Supplementary Figure 9: Performance evaluation of the deep learning network and other classifiers.
From: Predicting the clinical impact of human mutation with deep neural networks

a, Accuracy of the deep learning network PrimateAI at predicting a benign consequence for a test set of 10,000 primate variants that were withheld from training and comparison with other classifiers, including SIFT, PolyPhen-2, CADD, REVEL, M-CAP, LRT, MutationTaster, MutationAssessor, FATHMM, PROVEAN, VEST3, MetaSVM, MetaLR, MutPred, DANN, FATHMM-MKL_coding, Eigen, GenoCanyon, integrated_fitCons, and GERP. The y axis represents the percentage of primate variants classified as benign, based on normalizing the threshold for each classifier to its 50th-percentile score using a set of 10,000 randomly selected variants that were matched to the primate variants for trinucleotide context to control for mutational rate and gene conversion. b, Comparison of the performance of the PrimateAI network in separating de novo missense variants in DDD cases versus controls, along with the 20 existing methods listed above.
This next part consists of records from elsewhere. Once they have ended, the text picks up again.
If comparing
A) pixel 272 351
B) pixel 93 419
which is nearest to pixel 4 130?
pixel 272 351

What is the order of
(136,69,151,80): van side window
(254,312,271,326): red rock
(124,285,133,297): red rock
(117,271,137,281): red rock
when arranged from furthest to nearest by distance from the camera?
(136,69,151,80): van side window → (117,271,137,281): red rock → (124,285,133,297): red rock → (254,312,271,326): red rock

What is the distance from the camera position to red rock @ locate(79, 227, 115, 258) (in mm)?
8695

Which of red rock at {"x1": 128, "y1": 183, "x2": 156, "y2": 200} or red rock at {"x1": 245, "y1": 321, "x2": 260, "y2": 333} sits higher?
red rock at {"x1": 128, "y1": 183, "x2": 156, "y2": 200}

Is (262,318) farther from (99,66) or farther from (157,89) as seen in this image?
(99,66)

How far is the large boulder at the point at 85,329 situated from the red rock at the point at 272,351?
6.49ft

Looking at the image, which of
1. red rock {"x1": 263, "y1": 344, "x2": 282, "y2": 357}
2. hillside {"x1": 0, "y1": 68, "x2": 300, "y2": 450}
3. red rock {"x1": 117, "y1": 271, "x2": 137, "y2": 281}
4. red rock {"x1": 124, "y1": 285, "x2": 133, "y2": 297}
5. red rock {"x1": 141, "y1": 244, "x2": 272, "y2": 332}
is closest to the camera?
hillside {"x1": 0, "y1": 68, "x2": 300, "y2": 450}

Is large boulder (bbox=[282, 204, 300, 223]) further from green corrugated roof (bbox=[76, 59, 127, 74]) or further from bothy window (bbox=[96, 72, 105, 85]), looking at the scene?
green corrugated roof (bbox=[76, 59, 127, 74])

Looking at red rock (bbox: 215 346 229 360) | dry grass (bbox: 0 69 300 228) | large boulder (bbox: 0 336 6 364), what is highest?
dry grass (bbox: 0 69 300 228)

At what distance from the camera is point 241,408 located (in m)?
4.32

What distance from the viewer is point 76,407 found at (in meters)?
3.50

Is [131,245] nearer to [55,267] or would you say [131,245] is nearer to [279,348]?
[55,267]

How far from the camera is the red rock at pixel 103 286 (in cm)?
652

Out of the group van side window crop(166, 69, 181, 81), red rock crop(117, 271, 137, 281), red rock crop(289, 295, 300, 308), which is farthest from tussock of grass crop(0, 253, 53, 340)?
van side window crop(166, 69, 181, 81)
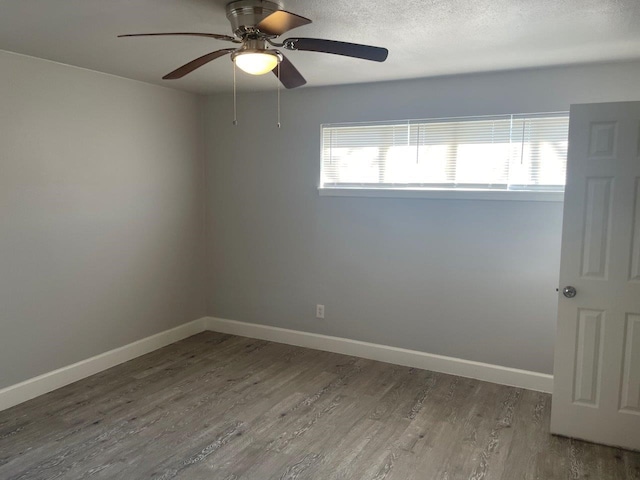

The y axis shows the P values of the Wilcoxon rank-sum test for each classifier. c, Comparison of the performance of the PrimateAI network in separating de novo missense variants in DDD cases versus unaffected controls within 605 disease-associated genes, with the 20 methods listed above. The y axis shows the P values of the Wilcoxon rank-sum test for each classifier.